Exercise prompt
Count the lines in the records that contain the word "white" and give only that number.

[Dataset entries]

>> START

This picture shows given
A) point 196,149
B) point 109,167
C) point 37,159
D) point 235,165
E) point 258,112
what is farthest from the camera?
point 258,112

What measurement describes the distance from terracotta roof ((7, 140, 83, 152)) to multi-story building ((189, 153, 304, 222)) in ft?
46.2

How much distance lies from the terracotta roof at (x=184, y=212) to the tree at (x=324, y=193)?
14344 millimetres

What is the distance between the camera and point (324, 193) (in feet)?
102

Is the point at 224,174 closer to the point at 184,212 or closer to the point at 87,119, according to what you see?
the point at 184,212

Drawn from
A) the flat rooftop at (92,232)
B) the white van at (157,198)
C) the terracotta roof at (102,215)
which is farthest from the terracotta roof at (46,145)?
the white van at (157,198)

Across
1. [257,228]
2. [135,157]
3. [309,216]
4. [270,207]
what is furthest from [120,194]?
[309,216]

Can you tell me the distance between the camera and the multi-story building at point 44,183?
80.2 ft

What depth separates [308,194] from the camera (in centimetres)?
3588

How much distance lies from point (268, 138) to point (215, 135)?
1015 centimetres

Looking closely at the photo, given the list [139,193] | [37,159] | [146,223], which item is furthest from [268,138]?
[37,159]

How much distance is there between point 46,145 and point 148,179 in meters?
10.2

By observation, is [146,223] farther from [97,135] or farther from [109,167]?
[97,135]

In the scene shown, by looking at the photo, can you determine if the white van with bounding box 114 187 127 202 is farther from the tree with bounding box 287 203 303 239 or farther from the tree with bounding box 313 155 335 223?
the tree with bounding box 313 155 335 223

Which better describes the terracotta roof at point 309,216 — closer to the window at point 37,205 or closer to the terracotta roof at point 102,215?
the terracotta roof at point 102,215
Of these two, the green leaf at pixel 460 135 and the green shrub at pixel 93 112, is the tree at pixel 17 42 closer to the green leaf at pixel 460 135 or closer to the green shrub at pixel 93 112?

>> END

Reply to the exercise
3